Taking only the lines of the data below from the line with "Police drive away" to the line with "Jonge familie die zich voor hun huis bevindt", ends included, write them out exactly and without pictures.
[Data supplied Boundary: Start]
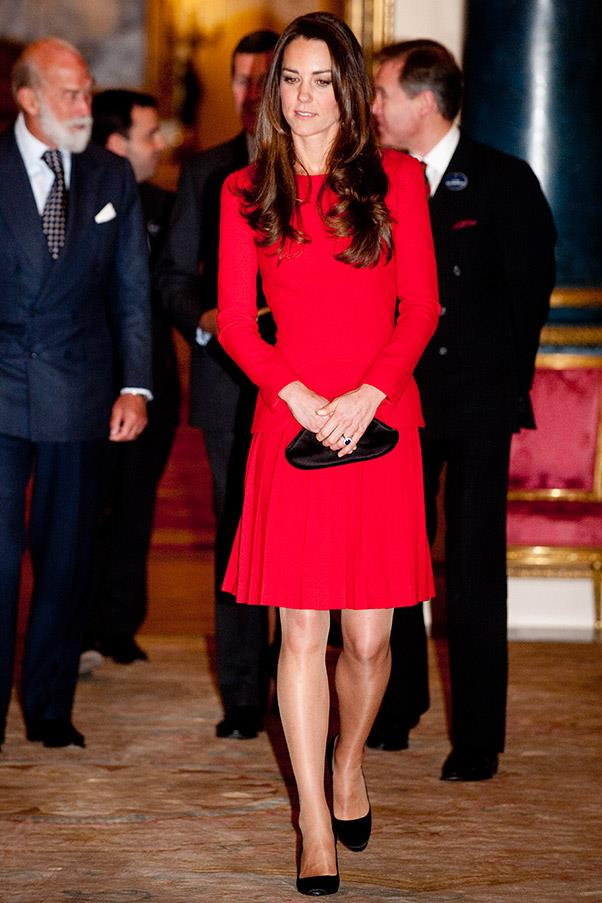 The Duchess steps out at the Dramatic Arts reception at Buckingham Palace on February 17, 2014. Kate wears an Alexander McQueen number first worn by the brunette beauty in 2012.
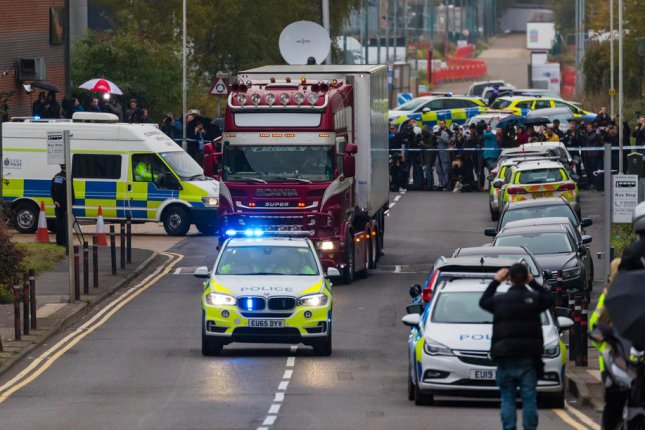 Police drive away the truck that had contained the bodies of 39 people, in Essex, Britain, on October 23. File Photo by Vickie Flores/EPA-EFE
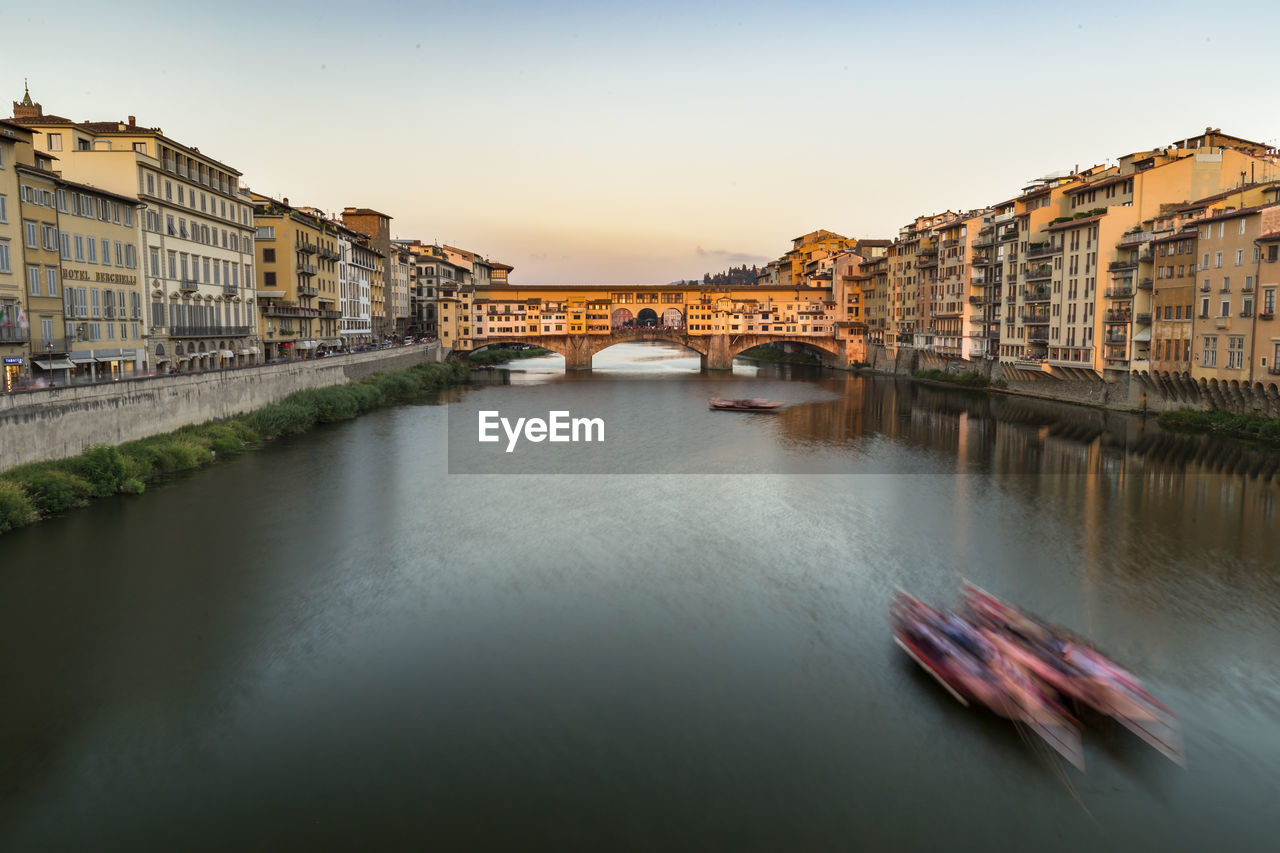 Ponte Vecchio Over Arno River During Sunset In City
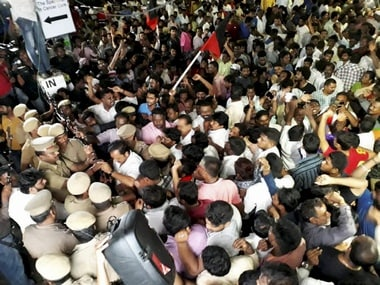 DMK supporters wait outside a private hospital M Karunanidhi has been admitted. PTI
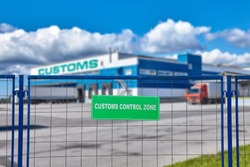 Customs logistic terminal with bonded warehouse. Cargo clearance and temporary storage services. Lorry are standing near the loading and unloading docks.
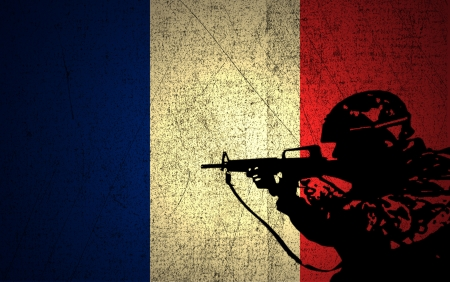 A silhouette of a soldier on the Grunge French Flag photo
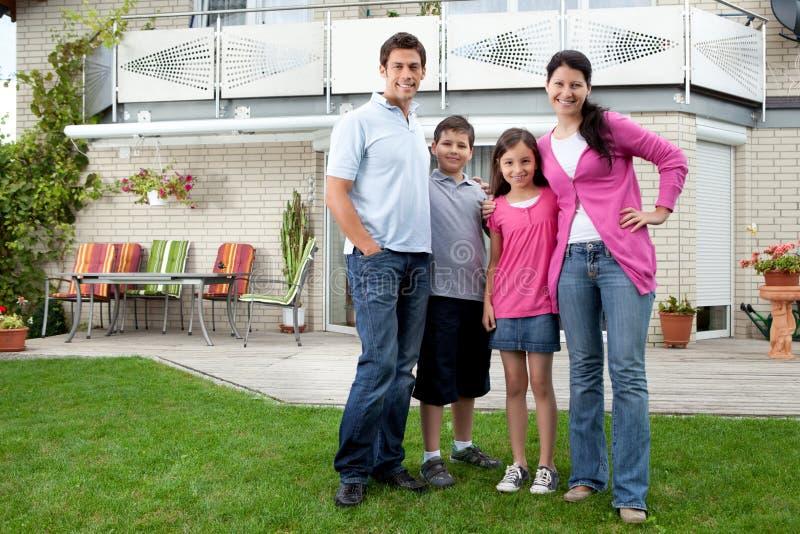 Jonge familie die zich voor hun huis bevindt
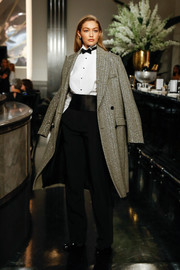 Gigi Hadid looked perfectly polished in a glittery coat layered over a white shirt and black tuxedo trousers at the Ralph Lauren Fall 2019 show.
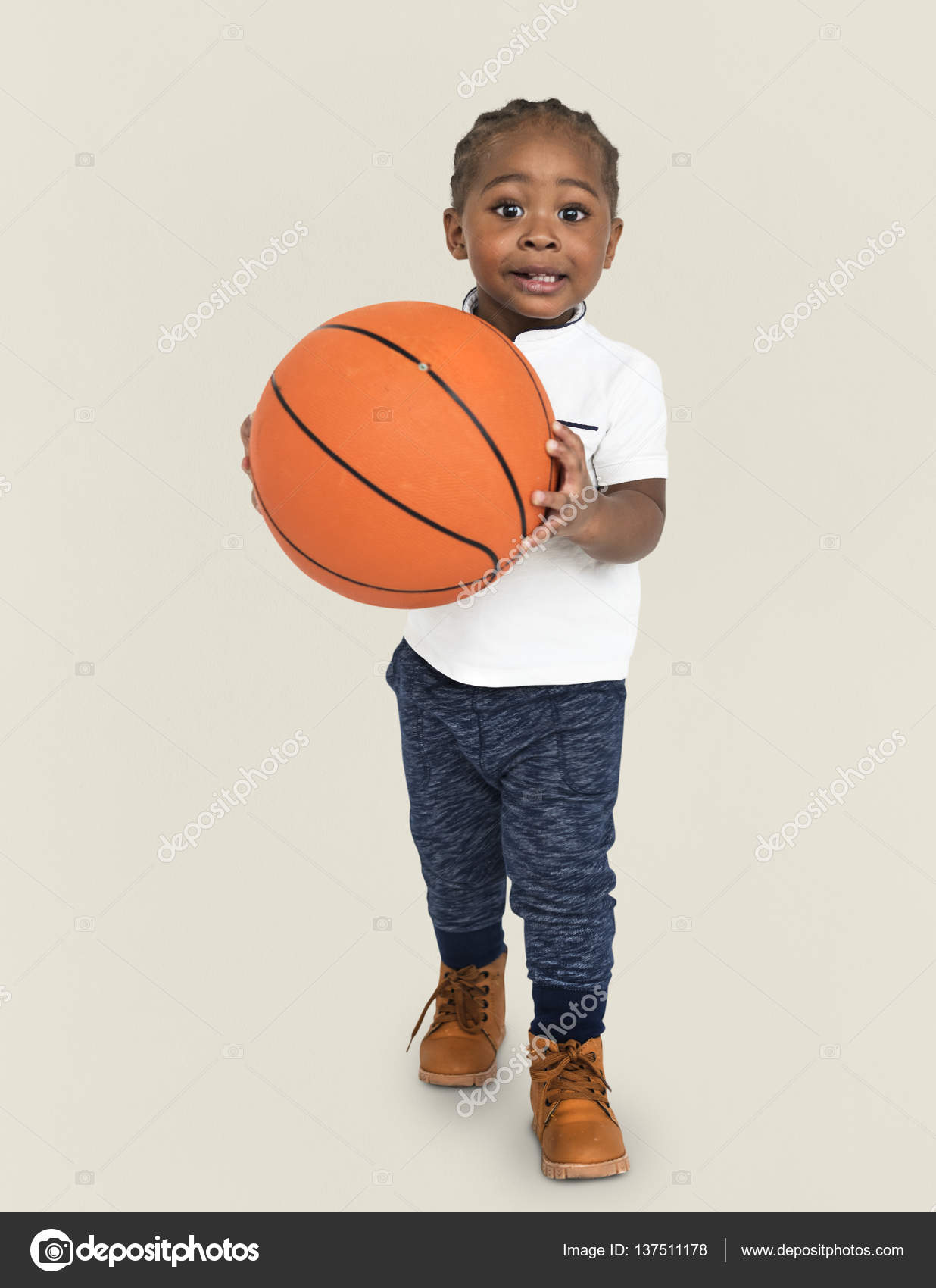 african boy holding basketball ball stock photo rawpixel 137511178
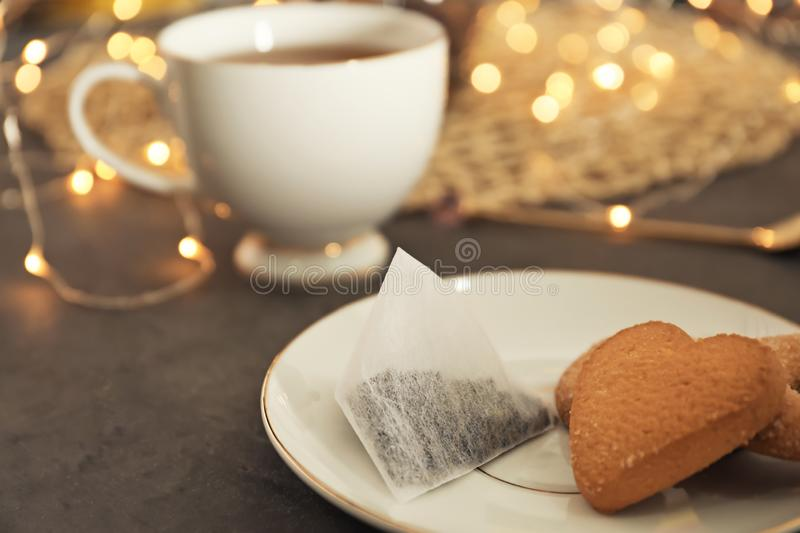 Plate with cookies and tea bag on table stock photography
[Data supplied Boundary: End]
--- Answer below ---
 Police drive away the truck that had contained the bodies of 39 people, in Essex, Britain, on October 23. File Photo by Vickie Flores/EPA-EFE
 Ponte Vecchio Over Arno River During Sunset In City
 DMK supporters wait outside a private hospital M Karunanidhi has been admitted. PTI
 Customs logistic terminal with bonded warehouse. Cargo clearance and temporary storage services. Lorry are standing near the loading and unloading docks.
 A silhouette of a soldier on the Grunge French Flag photo
 Jonge familie die zich voor hun huis bevindt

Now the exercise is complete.